As for the future of Kentucky education, Glass is excited to “reimagine what school can be.”

Right now, Glass sees the traditional education model as one that focuses primarily on the “acquisition of content.”

While content is still important, Glass feels that it isn’t enough and hasn’t been for some time.

“The skills necessary for students to succeed when they grow up and compete in a global economy are far beyond fact memorization and basic computation,” Glass said.

“When we think about reimagining education, it’s shifting our education system to be one that has been primarily focused on the transmission of content from one generation to the next into an experience that really prepares our kids for a complex, interconnected, globally competitive and instantaneous future,” he said. “If we aren’t changing the experience of our students in a profound and meaningful way that prepares them for their future, then we really aren’t changing anything at all.

“The challenge for all of us is in changing the experience in school so that we really prepare kids for life.”

Glass said he has found his calling and his home in education, because it gives people the opportunity to positively shape the future, an idea that only grew when he became a father.

His two children, 8-year-old Norah and 7-year-old Chase, will attend a Kentucky public school in the fall.

“To work in education is to connect with and influence the future,” Glass said. “I can’t imagine any other more important or meaningful work.”

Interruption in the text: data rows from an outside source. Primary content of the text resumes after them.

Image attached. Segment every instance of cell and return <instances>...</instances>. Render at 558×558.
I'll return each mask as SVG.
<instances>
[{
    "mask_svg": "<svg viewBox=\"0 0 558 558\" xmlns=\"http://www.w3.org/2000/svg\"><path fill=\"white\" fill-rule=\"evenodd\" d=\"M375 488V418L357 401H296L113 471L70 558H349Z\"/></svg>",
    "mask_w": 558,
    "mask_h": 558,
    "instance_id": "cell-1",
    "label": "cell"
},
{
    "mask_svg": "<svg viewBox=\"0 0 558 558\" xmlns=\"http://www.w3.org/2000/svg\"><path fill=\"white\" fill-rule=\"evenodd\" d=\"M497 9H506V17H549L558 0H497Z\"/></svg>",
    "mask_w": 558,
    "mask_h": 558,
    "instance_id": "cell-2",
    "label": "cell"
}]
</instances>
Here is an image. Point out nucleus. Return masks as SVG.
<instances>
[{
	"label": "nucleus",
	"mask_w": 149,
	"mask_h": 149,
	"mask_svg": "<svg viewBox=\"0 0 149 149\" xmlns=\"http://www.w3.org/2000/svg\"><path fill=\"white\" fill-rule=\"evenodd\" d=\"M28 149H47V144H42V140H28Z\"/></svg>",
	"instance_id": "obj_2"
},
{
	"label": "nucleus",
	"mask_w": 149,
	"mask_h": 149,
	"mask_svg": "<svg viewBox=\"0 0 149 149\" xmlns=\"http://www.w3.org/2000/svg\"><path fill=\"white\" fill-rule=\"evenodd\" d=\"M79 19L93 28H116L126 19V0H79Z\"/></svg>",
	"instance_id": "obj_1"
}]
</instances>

He is also excited to arrive in Frankfort and meet his new team of 1,000 employees at KDE, whose mission is to provide leadership and support to ensure each student is empowered and equipped for a successful future by engaging districts and schools, industry and business, and students, families and communities.

“The mission of Team KDE is aligned with my mission and vision and my hope for every child in Kentucky,” Glass said. “I am so incredibly grateful to the Kentucky Board of Education for this opportunity to serve and I am excited to embark on this effort. I believe that we will rise to meet the challenges before us and create the education system the Commonwealth’s children deserve. I know that our best days are still before us.”